** GIVEN RECORDS follows **

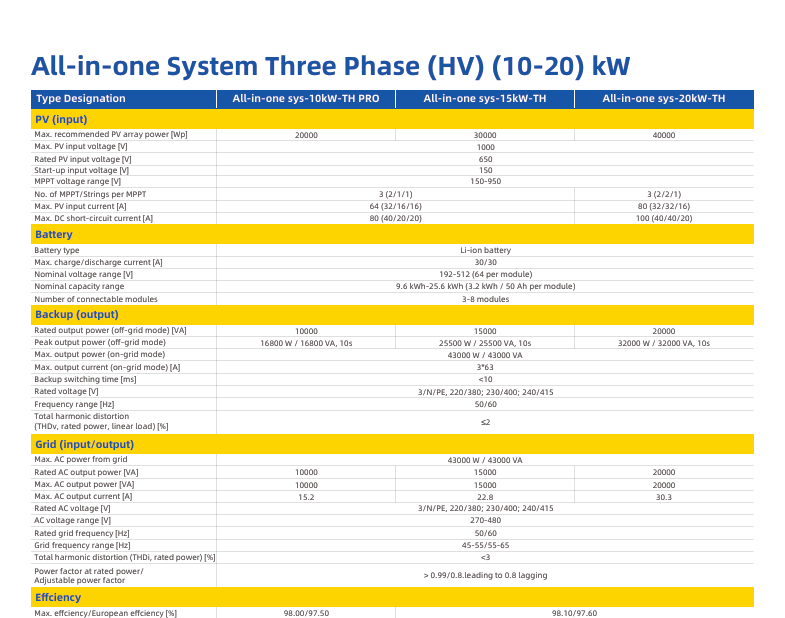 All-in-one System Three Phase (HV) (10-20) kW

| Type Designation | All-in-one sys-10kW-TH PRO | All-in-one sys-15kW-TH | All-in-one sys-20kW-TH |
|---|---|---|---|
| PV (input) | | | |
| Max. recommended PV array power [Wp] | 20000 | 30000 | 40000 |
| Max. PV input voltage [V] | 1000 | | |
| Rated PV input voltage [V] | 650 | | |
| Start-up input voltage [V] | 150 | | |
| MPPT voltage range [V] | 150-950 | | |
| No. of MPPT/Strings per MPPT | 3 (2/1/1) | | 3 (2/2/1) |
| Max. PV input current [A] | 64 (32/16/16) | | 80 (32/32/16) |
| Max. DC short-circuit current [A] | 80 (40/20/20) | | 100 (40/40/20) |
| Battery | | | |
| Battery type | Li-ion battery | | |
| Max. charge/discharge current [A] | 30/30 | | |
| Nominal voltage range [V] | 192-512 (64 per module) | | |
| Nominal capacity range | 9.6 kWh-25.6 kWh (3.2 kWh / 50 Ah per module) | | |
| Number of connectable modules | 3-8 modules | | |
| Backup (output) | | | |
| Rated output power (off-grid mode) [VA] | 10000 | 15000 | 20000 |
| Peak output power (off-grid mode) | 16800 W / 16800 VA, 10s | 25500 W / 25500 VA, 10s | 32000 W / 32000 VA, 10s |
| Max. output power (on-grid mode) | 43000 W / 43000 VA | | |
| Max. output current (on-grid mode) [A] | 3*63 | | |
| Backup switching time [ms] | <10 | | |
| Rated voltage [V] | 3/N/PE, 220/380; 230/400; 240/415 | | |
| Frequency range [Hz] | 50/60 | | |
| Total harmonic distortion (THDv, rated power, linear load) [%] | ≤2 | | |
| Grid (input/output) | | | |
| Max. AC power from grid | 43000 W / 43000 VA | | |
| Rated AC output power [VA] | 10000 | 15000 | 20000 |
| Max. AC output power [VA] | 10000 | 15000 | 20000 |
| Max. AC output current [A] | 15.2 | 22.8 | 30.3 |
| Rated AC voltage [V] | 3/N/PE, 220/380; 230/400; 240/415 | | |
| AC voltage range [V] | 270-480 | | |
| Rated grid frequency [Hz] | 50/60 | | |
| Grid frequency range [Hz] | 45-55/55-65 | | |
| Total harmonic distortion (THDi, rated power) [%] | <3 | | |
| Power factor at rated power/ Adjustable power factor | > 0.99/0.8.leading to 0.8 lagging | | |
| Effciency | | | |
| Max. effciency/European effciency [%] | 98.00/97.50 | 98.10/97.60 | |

** End of GIVEN RECORDS **

Repeat every entry above exactly as written and omit any pictures it holds.

 All-in-one System Three Phase (HV) (10-20) kW

| Type Designation | All-in-one sys-10kW-TH PRO | All-in-one sys-15kW-TH | All-in-one sys-20kW-TH |
|---|---|---|---|
| PV (input) | | | |
| Max. recommended PV array power [Wp] | 20000 | 30000 | 40000 |
| Max. PV input voltage [V] | 1000 | | |
| Rated PV input voltage [V] | 650 | | |
| Start-up input voltage [V] | 150 | | |
| MPPT voltage range [V] | 150-950 | | |
| No. of MPPT/Strings per MPPT | 3 (2/1/1) | | 3 (2/2/1) |
| Max. PV input current [A] | 64 (32/16/16) | | 80 (32/32/16) |
| Max. DC short-circuit current [A] | 80 (40/20/20) | | 100 (40/40/20) |
| Battery | | | |
| Battery type | Li-ion battery | | |
| Max. charge/discharge current [A] | 30/30 | | |
| Nominal voltage range [V] | 192-512 (64 per module) | | |
| Nominal capacity range | 9.6 kWh-25.6 kWh (3.2 kWh / 50 Ah per module) | | |
| Number of connectable modules | 3-8 modules | | |
| Backup (output) | | | |
| Rated output power (off-grid mode) [VA] | 10000 | 15000 | 20000 |
| Peak output power (off-grid mode) | 16800 W / 16800 VA, 10s | 25500 W / 25500 VA, 10s | 32000 W / 32000 VA, 10s |
| Max. output power (on-grid mode) | 43000 W / 43000 VA | | |
| Max. output current (on-grid mode) [A] | 3*63 | | |
| Backup switching time [ms] | <10 | | |
| Rated voltage [V] | 3/N/PE, 220/380; 230/400; 240/415 | | |
| Frequency range [Hz] | 50/60 | | |
| Total harmonic distortion (THDv, rated power, linear load) [%] | ≤2 | | |
| Grid (input/output) | | | |
| Max. AC power from grid | 43000 W / 43000 VA | | |
| Rated AC output power [VA] | 10000 | 15000 | 20000 |
| Max. AC output power [VA] | 10000 | 15000 | 20000 |
| Max. AC output current [A] | 15.2 | 22.8 | 30.3 |
| Rated AC voltage [V] | 3/N/PE, 220/380; 230/400; 240/415 | | |
| AC voltage range [V] | 270-480 | | |
| Rated grid frequency [Hz] | 50/60 | | |
| Grid frequency range [Hz] | 45-55/55-65 | | |
| Total harmonic distortion (THDi, rated power) [%] | <3 | | |
| Power factor at rated power/ Adjustable power factor | > 0.99/0.8.leading to 0.8 lagging | | |
| Effciency | | | |
| Max. effciency/European effciency [%] | 98.00/97.50 | 98.10/97.60 | |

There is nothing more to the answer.